Title: How to Modernize Compiler Technology

Abstract: In this talk, I will show the path to the modernization of one important compiler technique -- vectorization. Vectorization was first introduced in the era of Cray vector processors during the 1980's. While vector supercomputers needed large vectors, which are mainly available by parallelizing loops, modern SIMD instructions efficiently work on short vectors. Thus, in 2000, Larsen et. al. introduced a new technique known as Superword Level Parallelism (SLP) based vectorization to fill this gap.

First, I will show how we can take advantage of the power of modern computers for compilation, by using more accurate but expensive techniques to improve SLP vectorization. Due to the hardware resource constraints of the era, like many other compiler optimizations, SLP implementation was a greedy algorithm. In 2018, we introduced goSLP, which uses integer linear programming to find an optimal instruction packing strategy.

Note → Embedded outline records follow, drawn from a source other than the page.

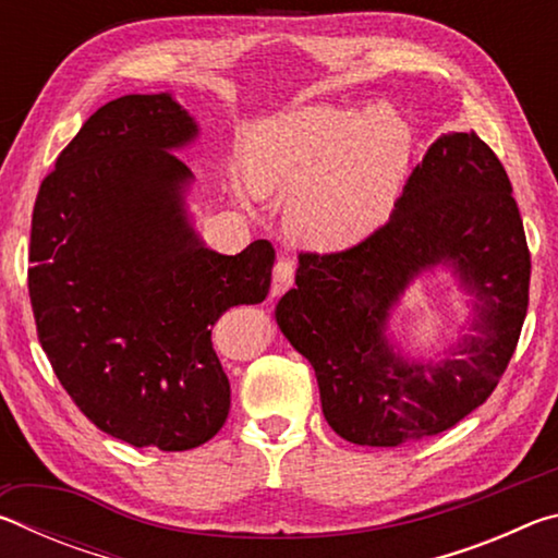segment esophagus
Returning a JSON list of instances; mask_svg holds the SVG:
<instances>
[{
	"instance_id": "1",
	"label": "esophagus",
	"mask_w": 558,
	"mask_h": 558,
	"mask_svg": "<svg viewBox=\"0 0 558 558\" xmlns=\"http://www.w3.org/2000/svg\"><path fill=\"white\" fill-rule=\"evenodd\" d=\"M292 280H295V266H292V260L280 258V260L276 263V268H272L270 295H272V298L282 295V292H286V290L292 286Z\"/></svg>"
}]
</instances>
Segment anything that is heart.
Instances as JSON below:
<instances>
[{"instance_id":"heart-1","label":"heart","mask_w":558,"mask_h":558,"mask_svg":"<svg viewBox=\"0 0 558 558\" xmlns=\"http://www.w3.org/2000/svg\"><path fill=\"white\" fill-rule=\"evenodd\" d=\"M413 132L391 106H305L270 118L243 147L241 194L288 196L300 243L344 248L389 219L411 165Z\"/></svg>"}]
</instances>
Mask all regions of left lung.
<instances>
[{
	"instance_id": "obj_1",
	"label": "left lung",
	"mask_w": 558,
	"mask_h": 558,
	"mask_svg": "<svg viewBox=\"0 0 558 558\" xmlns=\"http://www.w3.org/2000/svg\"><path fill=\"white\" fill-rule=\"evenodd\" d=\"M276 305L288 342L313 364L329 426L396 448L456 426L502 379L529 305L526 235L502 162L475 132L440 135L381 229L339 253H300ZM450 267L473 298V331L438 365L395 352L390 310L421 271Z\"/></svg>"
}]
</instances>
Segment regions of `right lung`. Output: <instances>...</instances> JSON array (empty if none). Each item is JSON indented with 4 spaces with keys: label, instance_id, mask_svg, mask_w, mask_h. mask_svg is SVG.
<instances>
[{
    "label": "right lung",
    "instance_id": "right-lung-1",
    "mask_svg": "<svg viewBox=\"0 0 558 558\" xmlns=\"http://www.w3.org/2000/svg\"><path fill=\"white\" fill-rule=\"evenodd\" d=\"M196 135L172 93L110 100L56 159L34 204L39 342L83 415L135 448L189 450L221 430L231 386L211 327L270 290L268 241L221 256L189 221L194 174L174 153Z\"/></svg>",
    "mask_w": 558,
    "mask_h": 558
}]
</instances>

Next, I will show how to truly modernize a compiler by automatically learning the necessary components of the compiler with Ithemal and Vemal. The actual cost of execution in a modern out-of-order, superscalar processor is much more complex than a linear model. Manually building such cost models as well as manually developing compiler optimizations is costly, tedious and is hard to keep up with the architectural changes. Ithemal is the first learnt cost model for predicting the throughput of x86 basic blocks with minimal human effort. Vemal is the first learnt policy for end-to-end vectorization as opposed to tuning heuristics. These data-driven techniques achieve state-of-the-art results while also reducing the development and maintenance burden of the compiler developer.

Bio: Charith Mendis is a final year PhD student at Massachusetts Institute of Technology advised by Prof. Saman Amarasinghe. His research interests include Compiler Optimizations, Machine Learning for Compiler Optimizations and Program Analysis. He was awarded the William A. Martin Thesis Prize for best Masters thesis in Computer Science at MIT, best student paper award at IEEE Big Data conference and a best paper award at ML for Systems workshop at ISCA. He has published work at both top programming language venues such as PLDI, OOPSLA as well as at top machine learning venues such as ICML, NeurIPS.